Tone Timeline
John Sykes — Tone Evolution
John Sykes is a hard rock guitarist associated with Whitesnake and Thin Lizzy — his writing credit on Whitesnake's Slide It In and 1987 (the latter recorded almost entirely by himself) gave him one of the biggest-selling rock records of the decade, despite not appearing on the subsequent tour.
1982–1985: Thin Lizzy / Slide It In
Sykes joined Thin Lizzy for their final studio album Thunder and Lightning (1983) — his aggressive Les Paul tone was a contrast with the twin-guitar melodic approach Thin Lizzy had established. He then joined Whitesnake and co-wrote Slide It In (1984).

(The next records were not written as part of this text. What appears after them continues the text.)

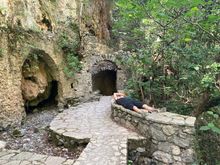 Here is another ancient ruin, me after a 5 hour, 11km hike, up and down the mountainside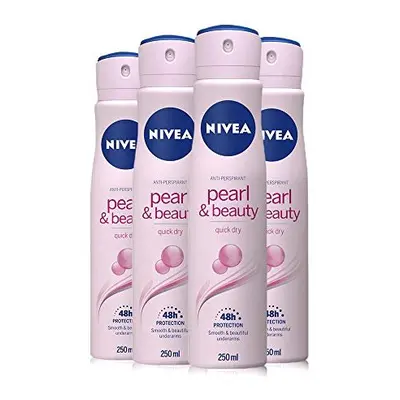 NIVEA Pearl & Beauty Anti-Perspirant Deodorant Pack of (4 x 250ml), 48hr Deodorant for Women, An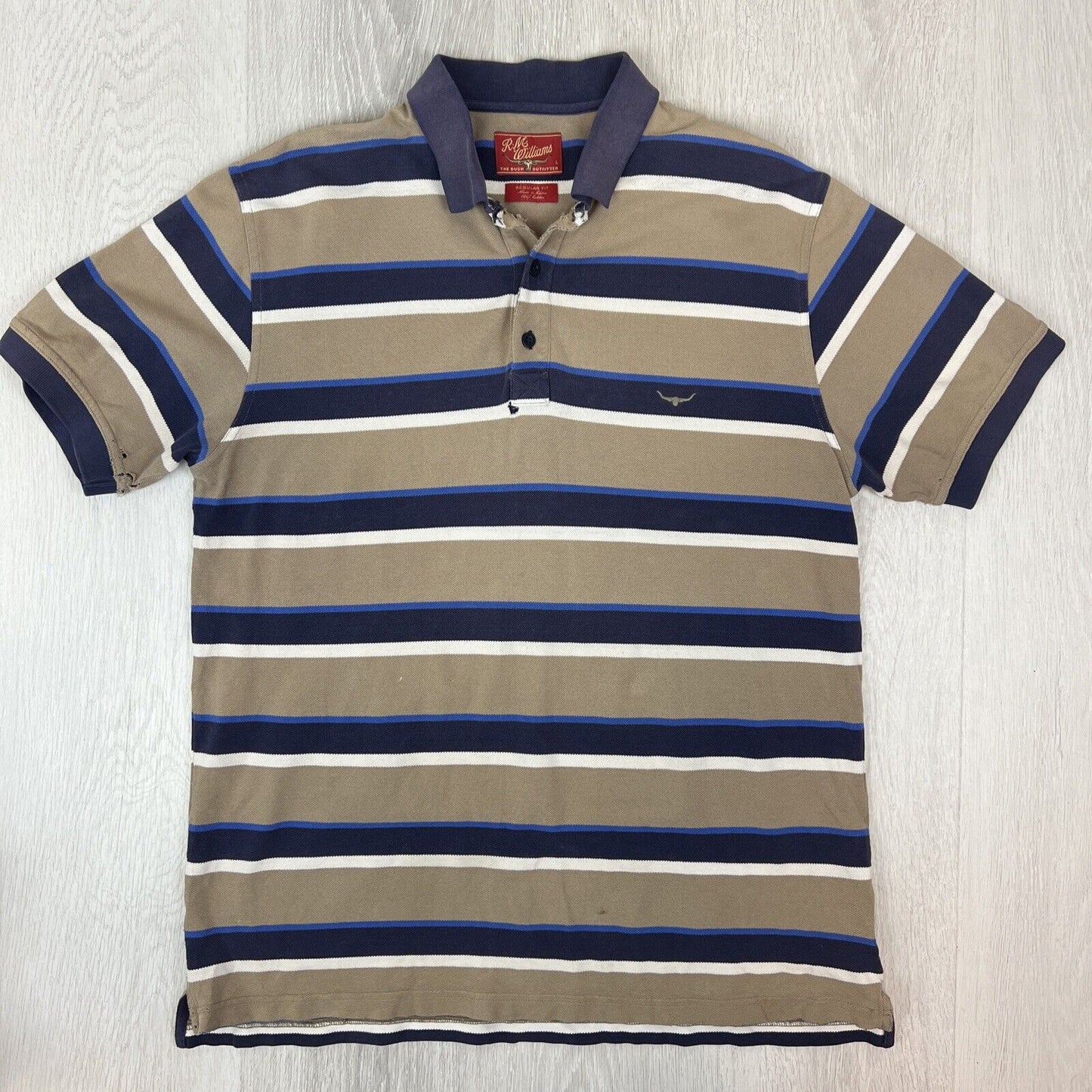 R.M. Williams Mens Striped Polo Shirt Size Large (Lots distress and holes))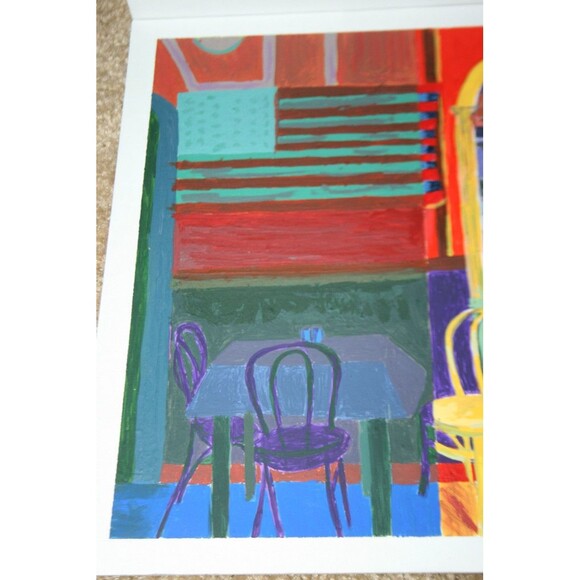 Nice Small Vibrant Original Painting Old Downtown Bar Pool Billiards US Flag - Picture 2 of 6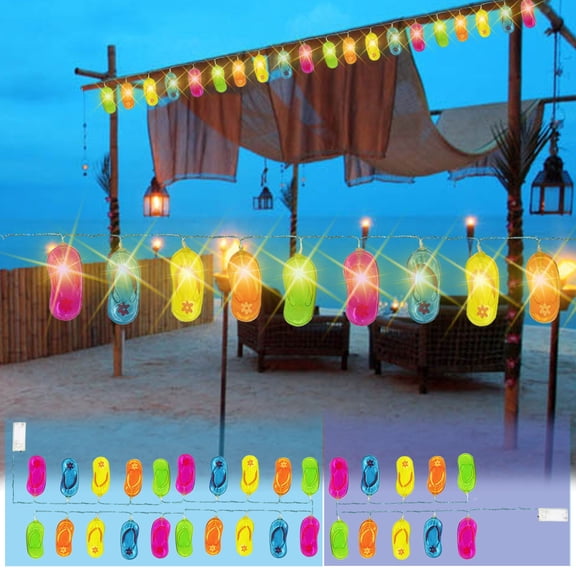 Viflosae String Lights for Bedroom Slipper String Lights, Summer Outdoor Patio Decorative Lights, Bedroom Room LED Lights, Hotel Summer Theme Decorative Lights, Beach Garden Slippers Decorative
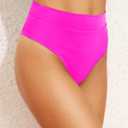 Tempt Me Women High Waisted Cheeky Bikini Bottoms Tummy Control Scrunch Butt Swim Bottom Only (Pink, L)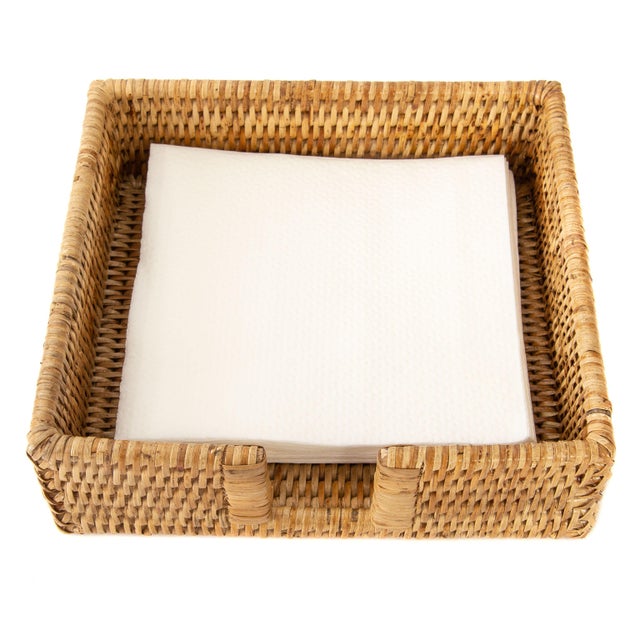 Artifacts Rattan Napkin Holder For Sale - Image 4 of 5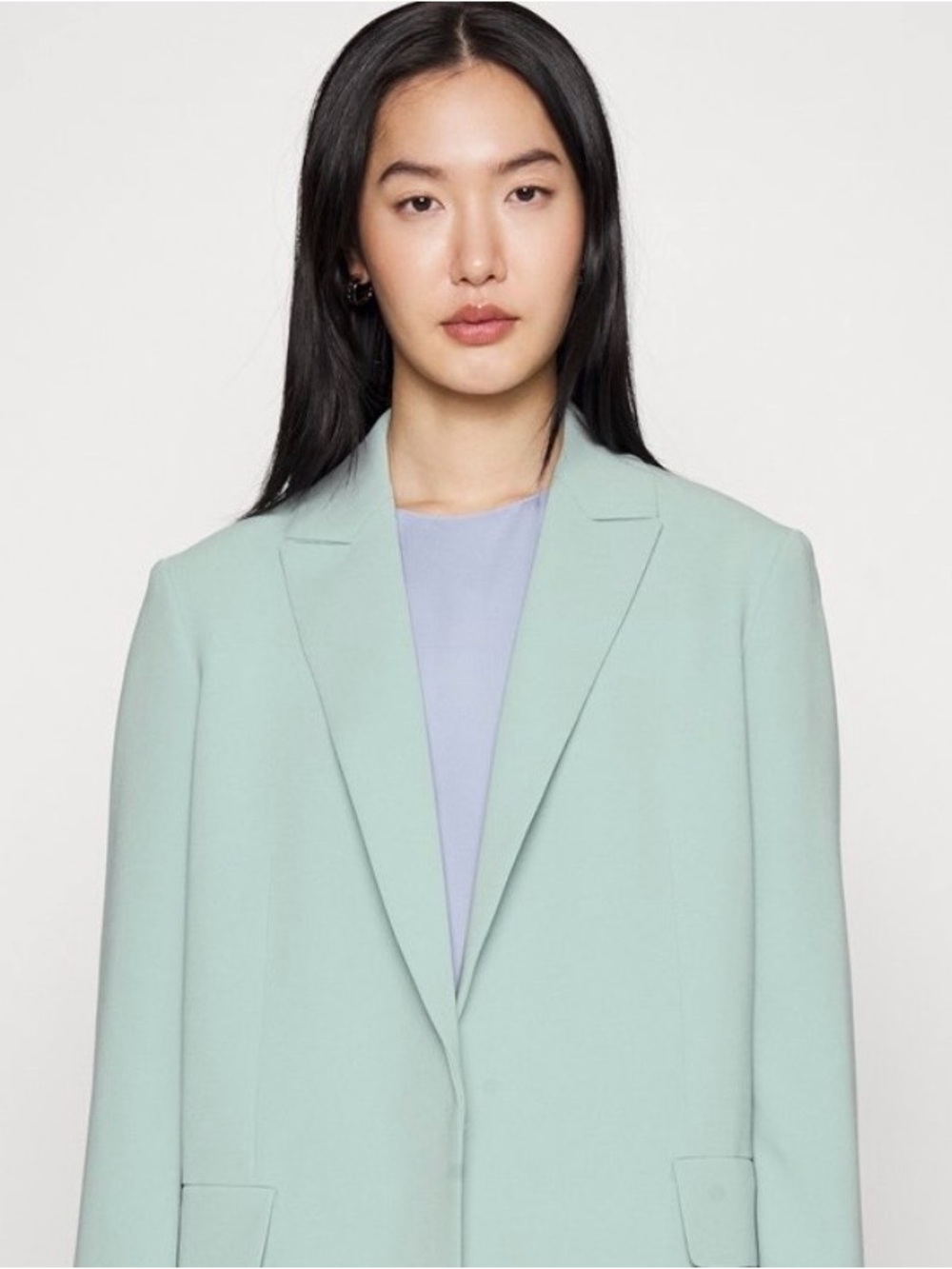 Theory Pastel Mint Single-Breasted Blazer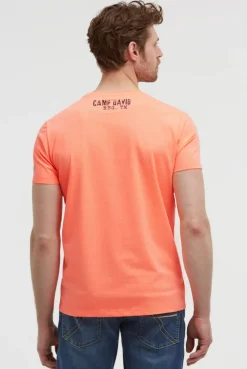 T-Shirt Rundhals mit Logo Prints neon flame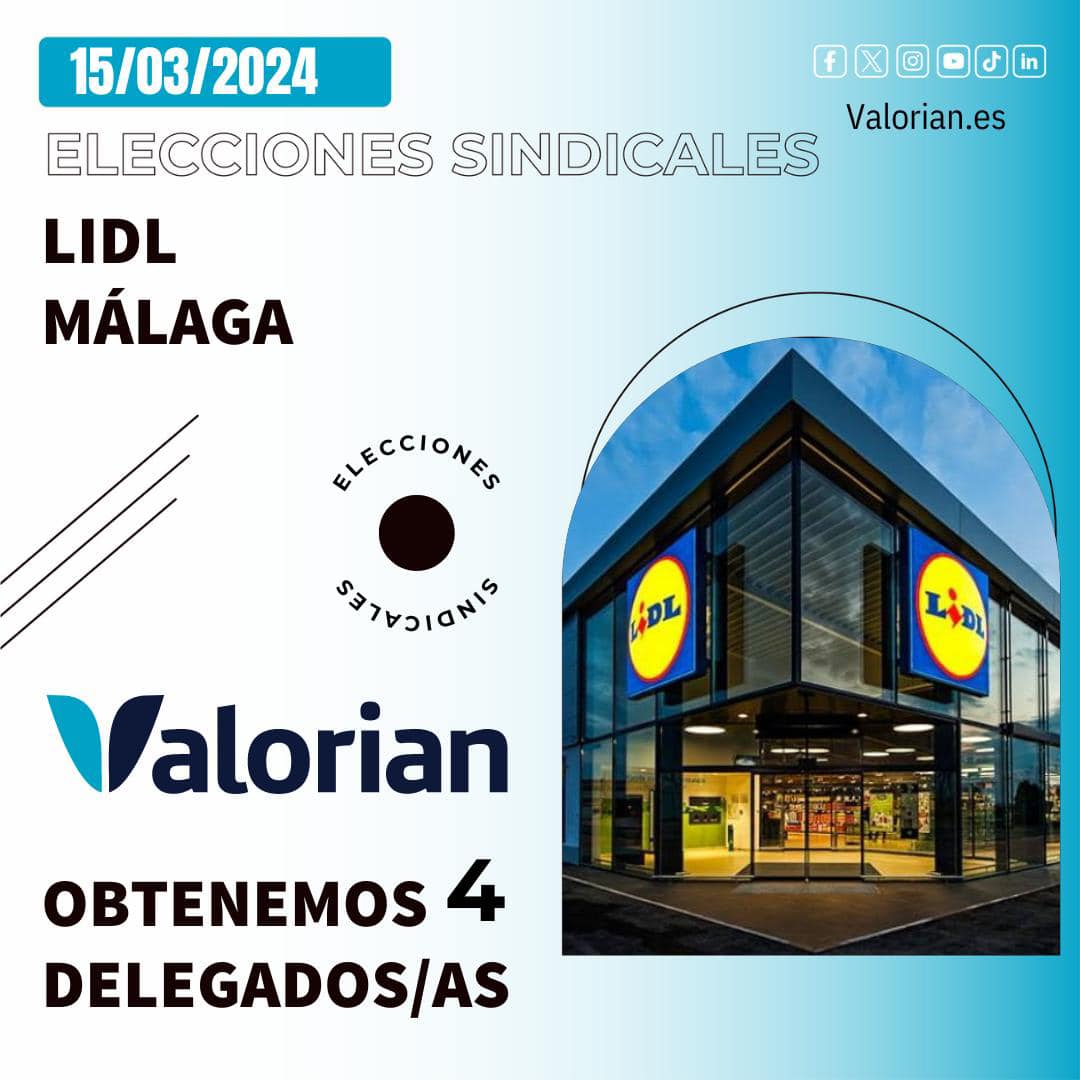 Valorian obtiene 4 delegados en las EESS de Lidl en Málaga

His Les Paul through a Marshall setup had a thick, compressed quality — high gain but maintaining note definition.
Signal Chain
1987: Whitesnake 1987
↑ Whitesnake '87 was Sykes' peak commercial moment — the production budget allowed his Les Paul/Marshall tone to be captured with professional polish; Still of the Night's riff is among the finest British hard rock guitar moments.
Whitesnake's self-titled 1987 album (actually 1987 in the UK, 1987 in the US) was a massive commercial success — Still of the Night, Here I Go Again, Is This Love all hit massive. Sykes recorded virtually all guitar parts but was fired before the tour and his relationship with Coverdale became acrimonious. His tone on the album is his finest hour: Les Paul through Marshall, thick and sustaining, perfectly engineered.
Signal Chain
1988–present: Blue Murder / Solo Work
↑ Blue Murder era freed Sykes from corporate rock context — more creative but less commercially successful; the guitar identity remained unchanged.
Blue Murder (with Carmine Appice) showed Sykes outside the Whitesnake context — creative freedom but less commercial impact. His solo work has continued intermittently. The Les Paul/Marshall identity has never significantly changed.